If you do not have a root cellar or cold storage space, most of these vegetables will keep for several weeks in the crisper drawer of a refrigerator. Carrots and beets do particularly well in the fridge, packed in a sealed container with a damp paper towel.
Common Mistakes to Avoid
Even experienced gardeners make these errors with root vegetables. Here are the most common ones and how to prevent them.
Trying to transplant seedlings
You cannot transplant root crops. The root is the entire harvest, and any disturbance ruins it. Direct sow every time. If a seed fails to germinate, re-sow that spot rather than moving established seedlings.

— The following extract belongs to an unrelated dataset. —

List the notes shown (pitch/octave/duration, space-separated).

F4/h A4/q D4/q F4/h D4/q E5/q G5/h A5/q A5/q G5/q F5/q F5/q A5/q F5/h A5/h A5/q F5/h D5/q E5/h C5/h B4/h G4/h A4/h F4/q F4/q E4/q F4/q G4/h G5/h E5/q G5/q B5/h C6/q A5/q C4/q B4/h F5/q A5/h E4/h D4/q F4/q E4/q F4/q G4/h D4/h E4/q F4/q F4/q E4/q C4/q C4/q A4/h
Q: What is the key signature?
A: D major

Skipping or rushing thinning
Crowded root vegetables compete for space and stay small. Thin early and thin properly by snipping, not pulling. The baby greens from thinning are a bonus, not waste.
Planting too much at once
Root vegetables are not high-yield per plant like bush beans or summer squash. A row of carrots that is 6 feet long can easily feed a family for a month during peak harvest. Plan your planting area to match what you will actually eat.
Using too much fertilizer
Too much nitrogen pushes leaf growth and starves the root. Root vegetables are not heavy feeders. Moderate compost at planting is enough for most gardens.
Harvesting too early or too late
Harvest too early and you get undersized vegetables. Leave them in the ground too long in summer heat and they get woody, hairy, or bolt to seed. Use the days-to-maturity guide and check the shoulder of the root regularly during harvest season.

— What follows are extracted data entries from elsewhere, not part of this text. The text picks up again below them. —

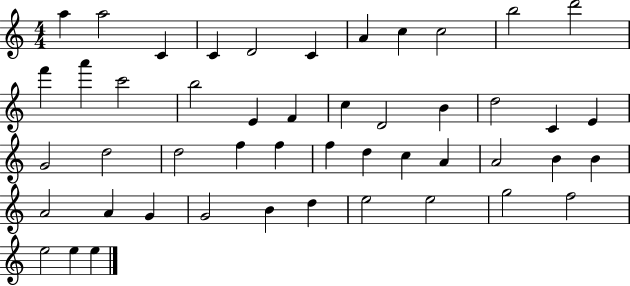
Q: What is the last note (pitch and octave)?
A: E5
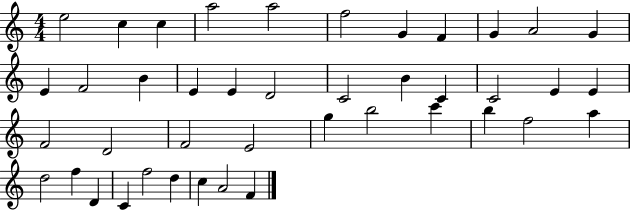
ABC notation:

X:1
T:Untitled
M:4/4
L:1/4
K:C
e2 c c a2 a2 f2 G F G A2 G E F2 B E E D2 C2 B C C2 E E F2 D2 F2 E2 g b2 c' b f2 a d2 f D C f2 d c A2 F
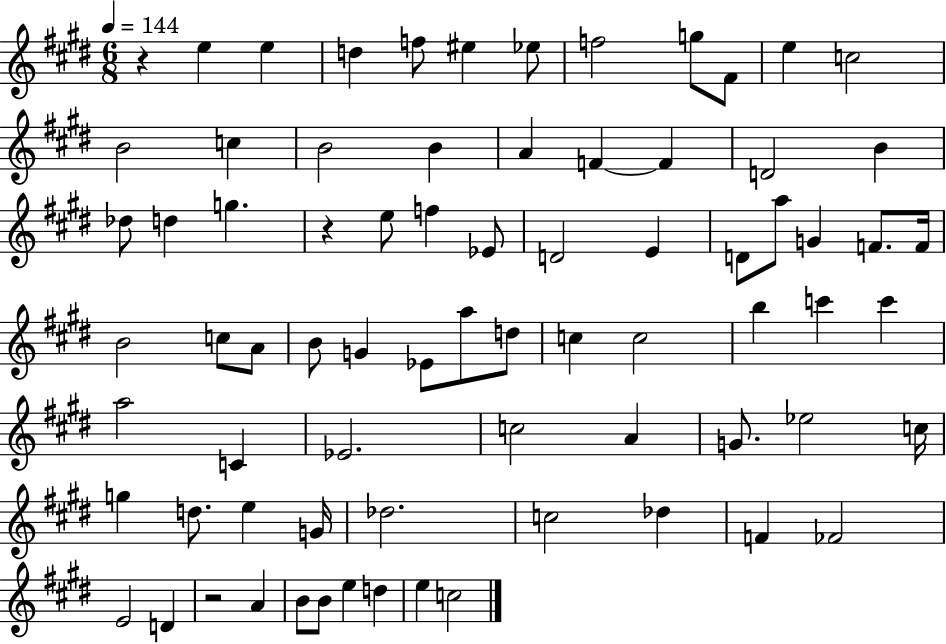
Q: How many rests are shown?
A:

Assuming all carrots need deep, pristine soil
Not every variety needs the same depth. Nantes types are shorter and handle denser soil better than Imperator types. If your soil is heavy, choose the right variety instead of trying to rebuild the entire garden bed.
Conclusion
Root vegetables do not shout. They do not produce a mountain of zucchini or a vine of cucumbers that climbs the fence. But they store through winter, they grow in space that other crops cannot, and they reward a patient gardener with sweetness and reliability that no garden center purchase can match.
Start with radishes to learn the rhythm. Move to beets for the dual harvest of greens and roots. Add carrots as your confidence grows. Turnips and parsnips round out the garden with fall and winter production that keeps you feeding yourself long after the warm-season crops have faded.
The rules are simple: loose soil, direct sow, thin carefully, water steadily, and give them cool weather to finish. Everything else is just practice.